##### Available records #####

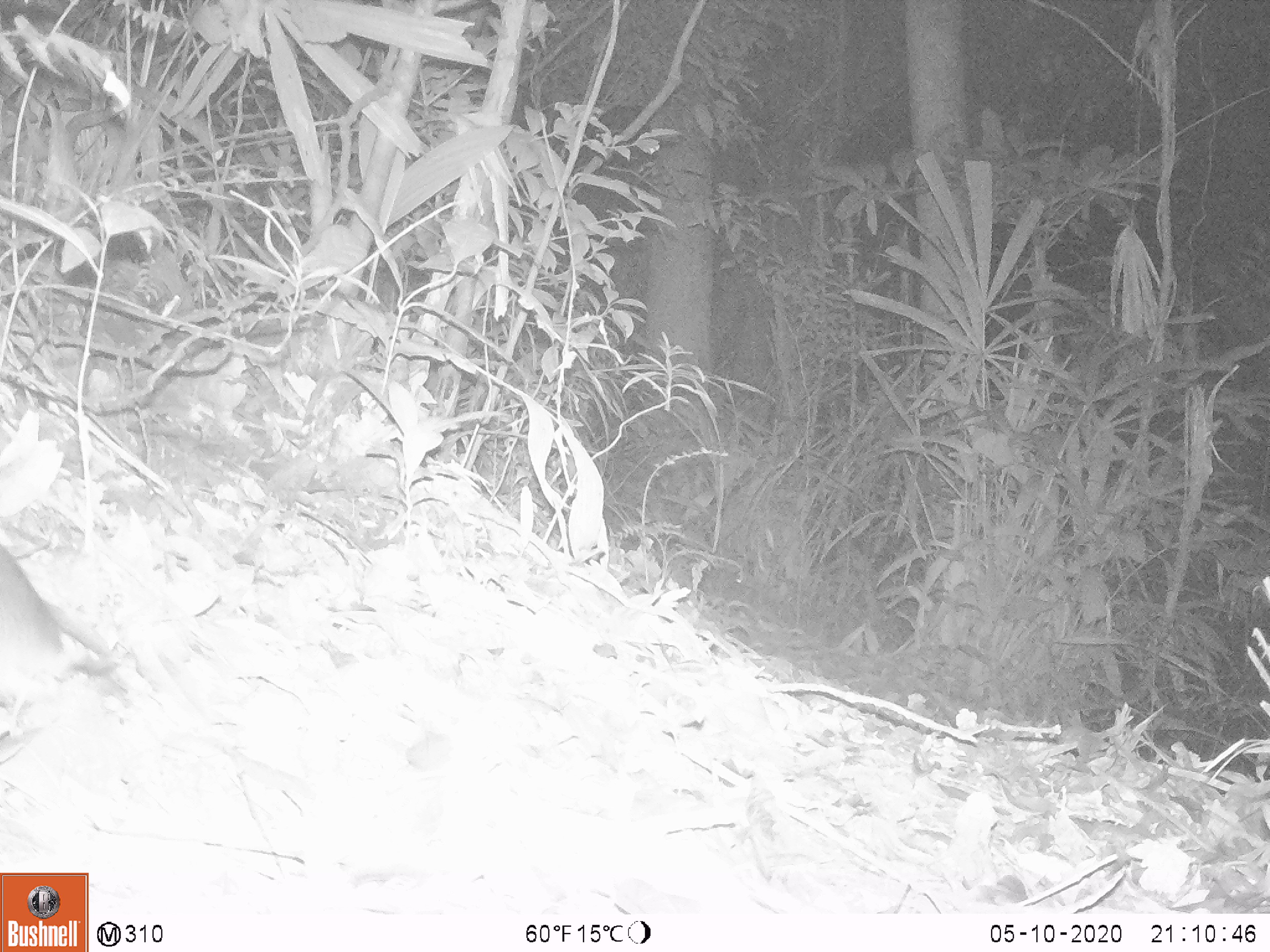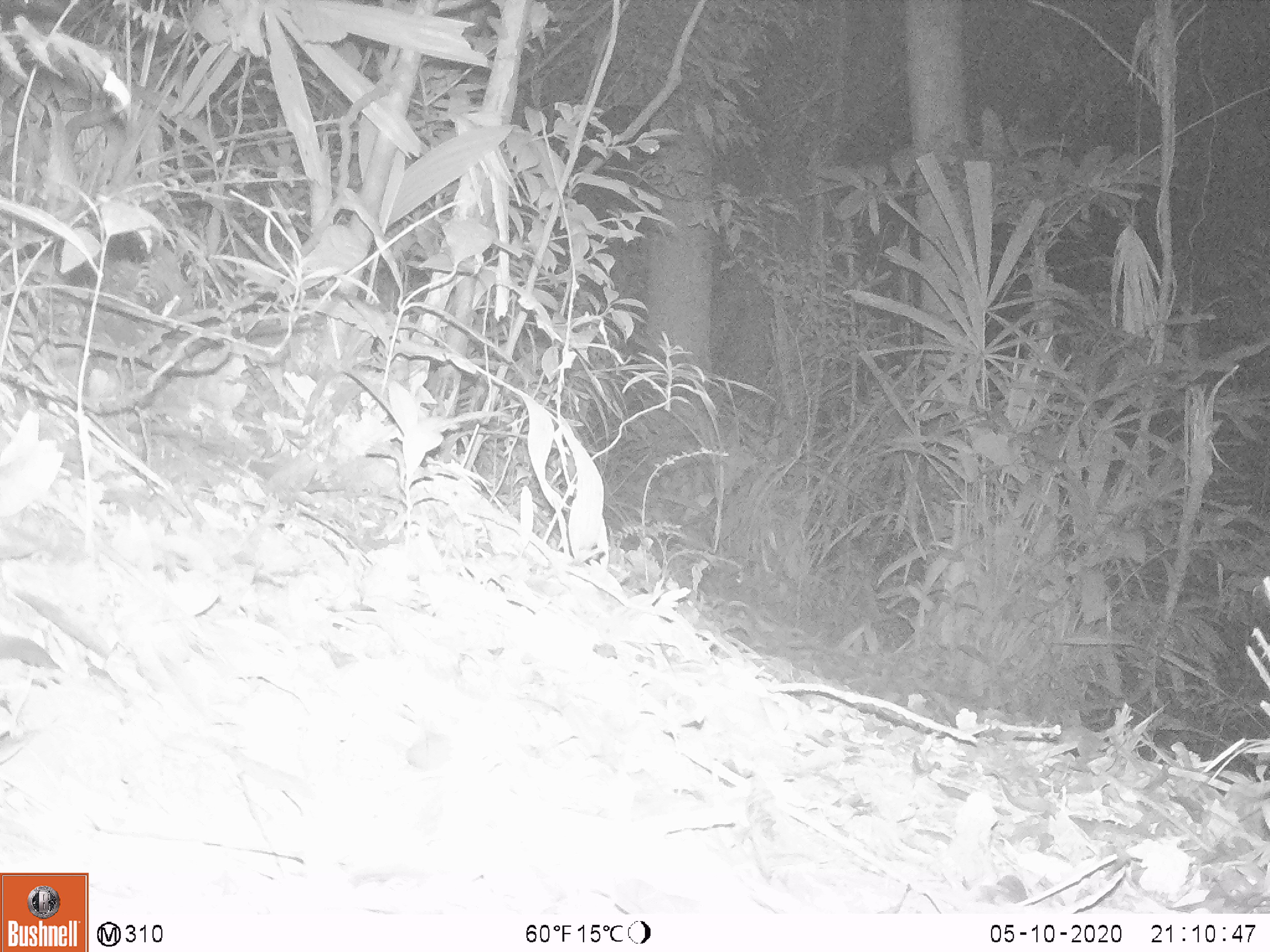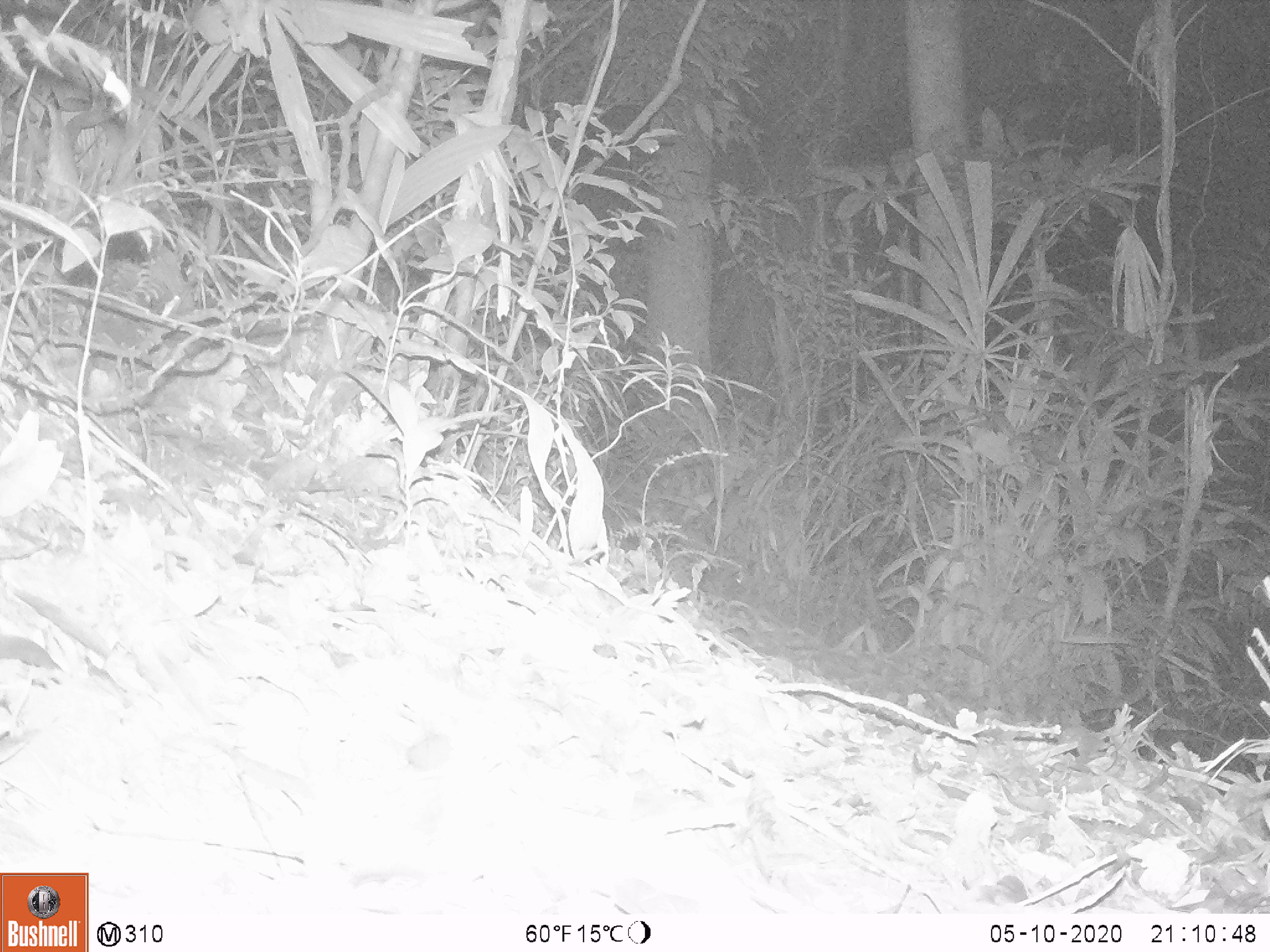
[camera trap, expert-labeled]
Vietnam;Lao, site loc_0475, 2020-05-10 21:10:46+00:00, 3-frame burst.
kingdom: Animalia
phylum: Chordata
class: Mammalia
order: Rodentia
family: Muridae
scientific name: Muridae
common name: old-world mice and rats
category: unidentified murid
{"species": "unidentified murid (old-world mice and rats) (Muridae)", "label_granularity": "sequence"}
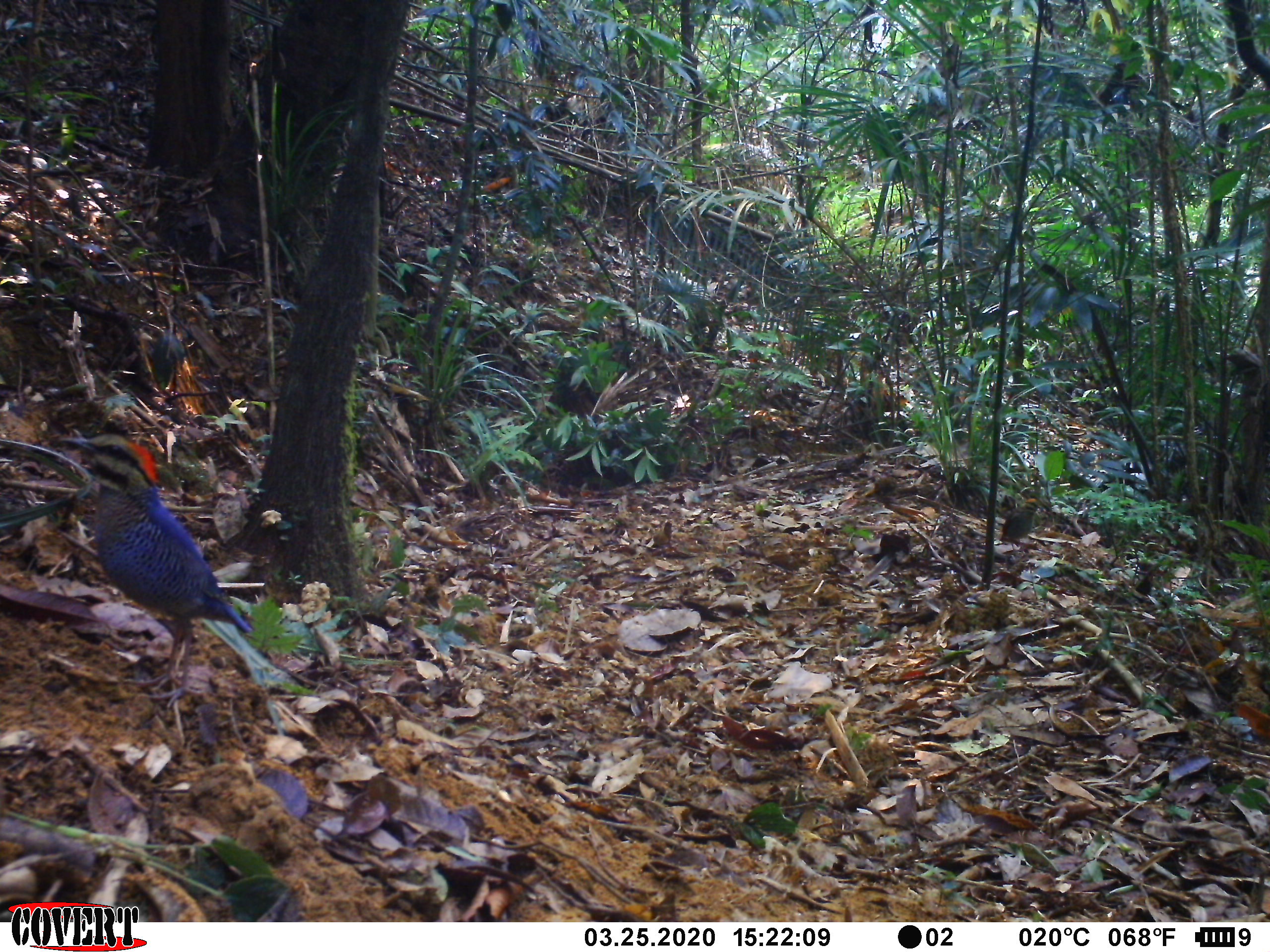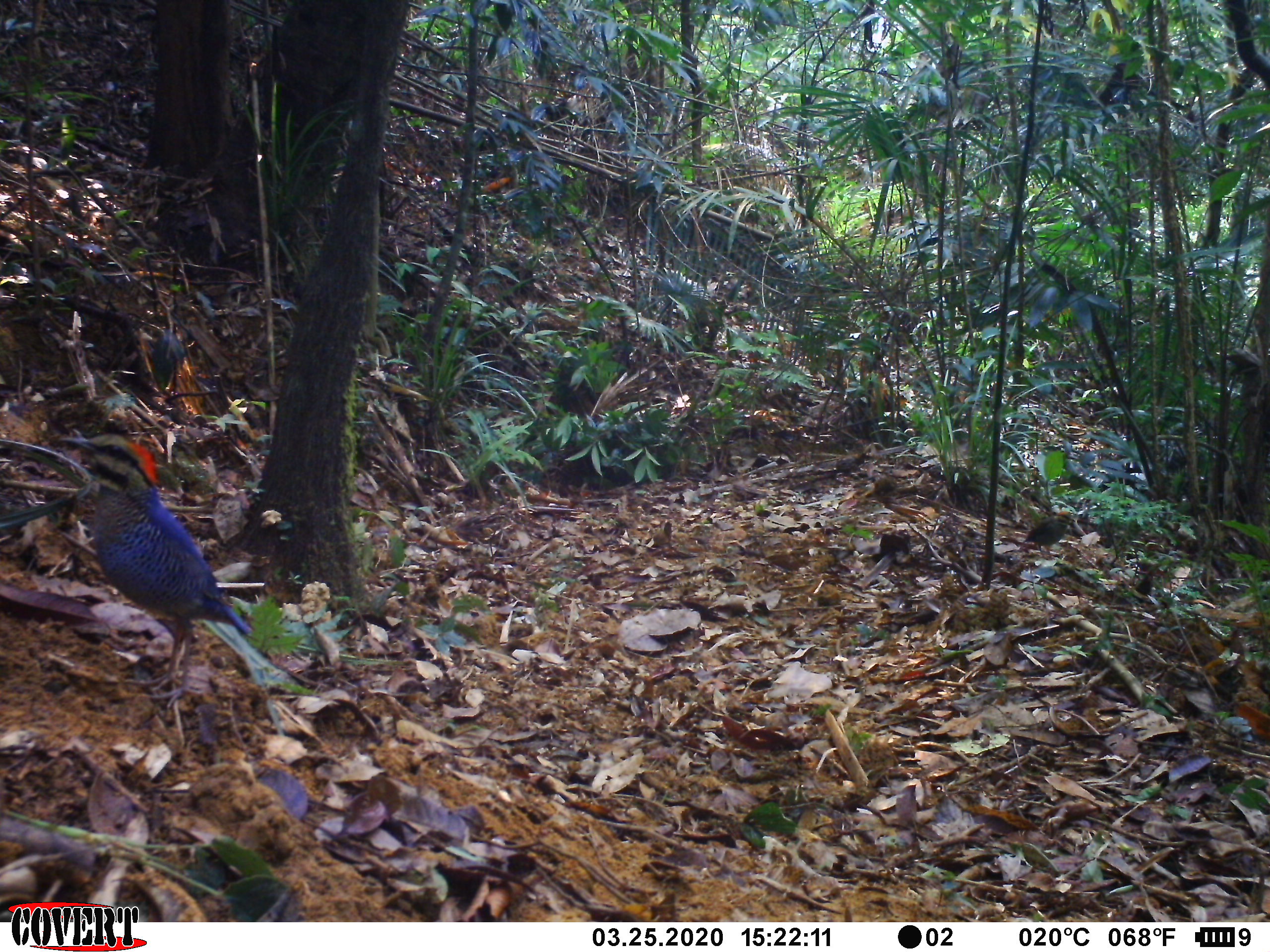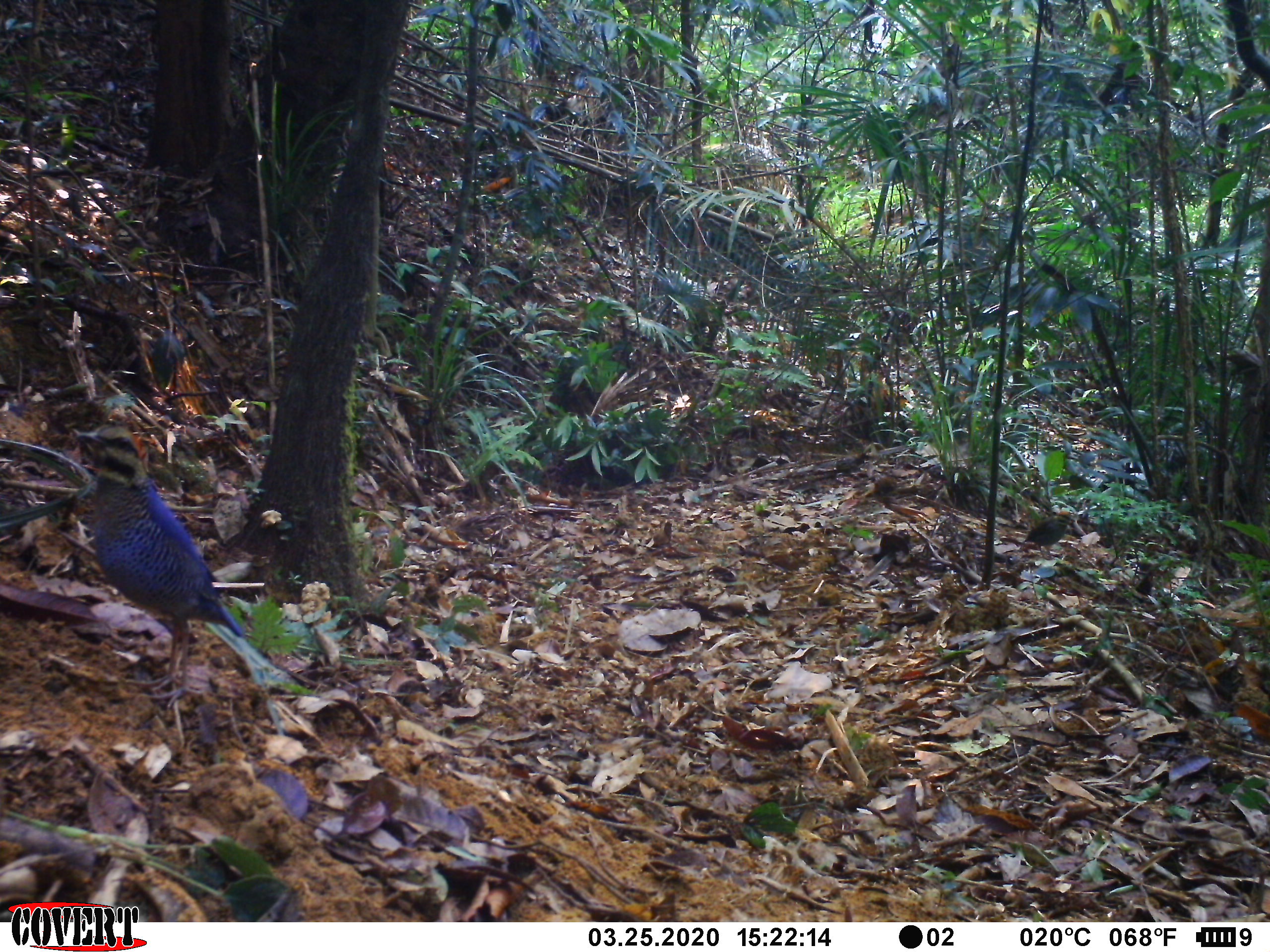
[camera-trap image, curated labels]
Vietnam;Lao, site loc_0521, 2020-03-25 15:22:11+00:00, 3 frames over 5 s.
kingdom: Animalia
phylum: Chordata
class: Aves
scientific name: Aves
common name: bird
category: unidentified bird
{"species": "unidentified bird (bird) (Aves)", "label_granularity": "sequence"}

#####

--- What is being asked ---
The records above must be repeated in full and exactly, but without any of the pictures.

--- Task solution ---
[camera trap, expert-labeled]
Vietnam;Lao, site loc_0475, 2020-05-10 21:10:46+00:00, 3-frame burst.
kingdom: Animalia
phylum: Chordata
class: Mammalia
order: Rodentia
family: Muridae
scientific name: Muridae
common name: old-world mice and rats
category: unidentified murid
{"species": "unidentified murid (old-world mice and rats) (Muridae)", "label_granularity": "sequence"}
[camera-trap image, curated labels]
Vietnam;Lao, site loc_0521, 2020-03-25 15:22:11+00:00, 3 frames over 5 s.
kingdom: Animalia
phylum: Chordata
class: Aves
scientific name: Aves
common name: bird
category: unidentified bird
{"species": "unidentified bird (bird) (Aves)", "label_granularity": "sequence"}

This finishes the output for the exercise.